FRAGMENT DOKUMENTU:
——

A co takiego złego jest w kupowaniu od handlarza? Tylko o ta przebitkę cenową chodzi?
asiaj, Wg mnie ceny koni są owszem przesadzone, ale koń dorosły, chodzący pod siodłem nie powinien kosztować mniej jak te 25-30 dlatego, że jeśli są tańsze to kupują je ludzi których nie stać potem na weta, leczenie wrzodów czy pasujące siodło itp i cierpią na tym konie.
Konie były zawsze drogie, ostatnie 7-8 lat temu konie nagle staniały, 15 lat wstecz koń to był luksus.
Perlica, nie przesadzone tylko w końcu pozwalają na jakiś zarobek, bo tak to stanowka 6500zl plus wet ok. 2500zl plus utrzymanie klaczy ok 250zl na miesiąc, badania kontrolne i szczepienia kolejne 750zl na ciążę, dalej utrzymanie źrebaka i młodego konia, RTG za 1500zl i mamy 25 tys kosztów za surowego 3 latka bez treningu, zakładając że nic się po drodze nie wykrzaczylo, koń nie chorował itp itd, a hodowca przy koniu sam pracował za free bez pracowników
[quote author=karolina_ link=topic=1647.msg2968035#msg2968035 date=1616355005]
utrzymanie klaczy ok 250zl na miesiąc,
badania kontrolne i szczepienia kolejne 750zl na ciążę
[/quote]
Chyba przy własnym sianie i słomie 😉 i bez kowala 😉
a weta też masz taniego, u mnie jeden przyjazd na badanie USG to 250zł lekko + szczepienie herpes jakieś 140zł za jedno + jeszcze tężec i grypa.

——

WYCINEK DANYCH:

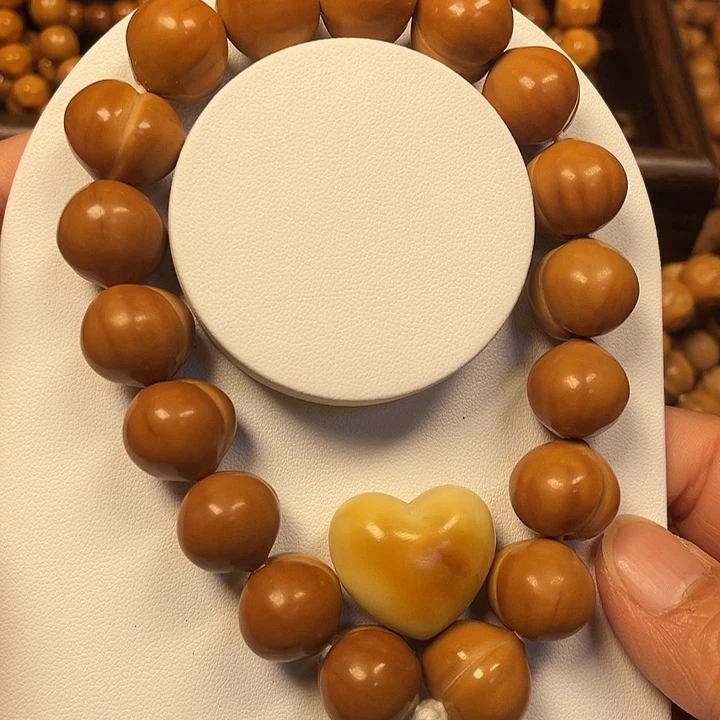 木猴头16.9左右屁桃精品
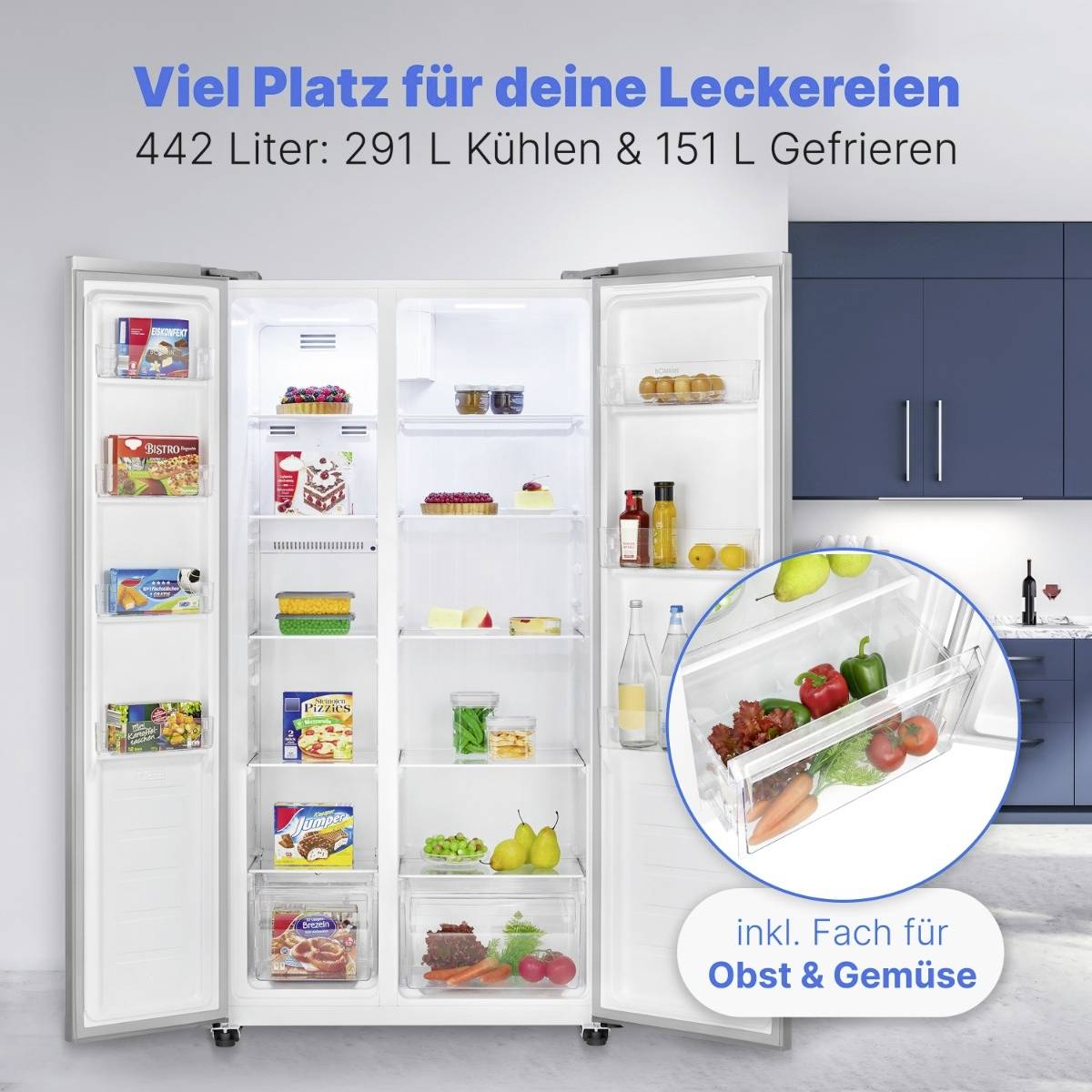 Ein geöffneter Kühlschrank mit Lebensmitteln, Obst und Gemüse im Gemüsefach. Text beschreibt die Kapazität: 291 L Kühlung, 151 L Gefrieren.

——

CO ZROBIĆ:
1. Powtórz dosłownie z fragmentu dokumentu odcinek od „A co takiego” do „na tym konie.”.
2. Ile kosztuje stanówka w wyliczeniu kosztów hodowli podanym we fragmencie dokumentu?
Materiał nie jest potrzebny do wykonania zadań.

ODPOWIEDZI PISEMNE:
1.
A co takiego złego jest w kupowaniu od handlarza? Tylko o ta przebitkę cenową chodzi?
asiaj, Wg mnie ceny koni są owszem przesadzone, ale koń dorosły, chodzący pod siodłem nie powinien kosztować mniej jak te 25-30 dlatego, że jeśli są tańsze to kupują je ludzi których nie stać potem na weta, leczenie wrzodów czy pasujące siodło itp i cierpią na tym konie.

2. 6500 zł.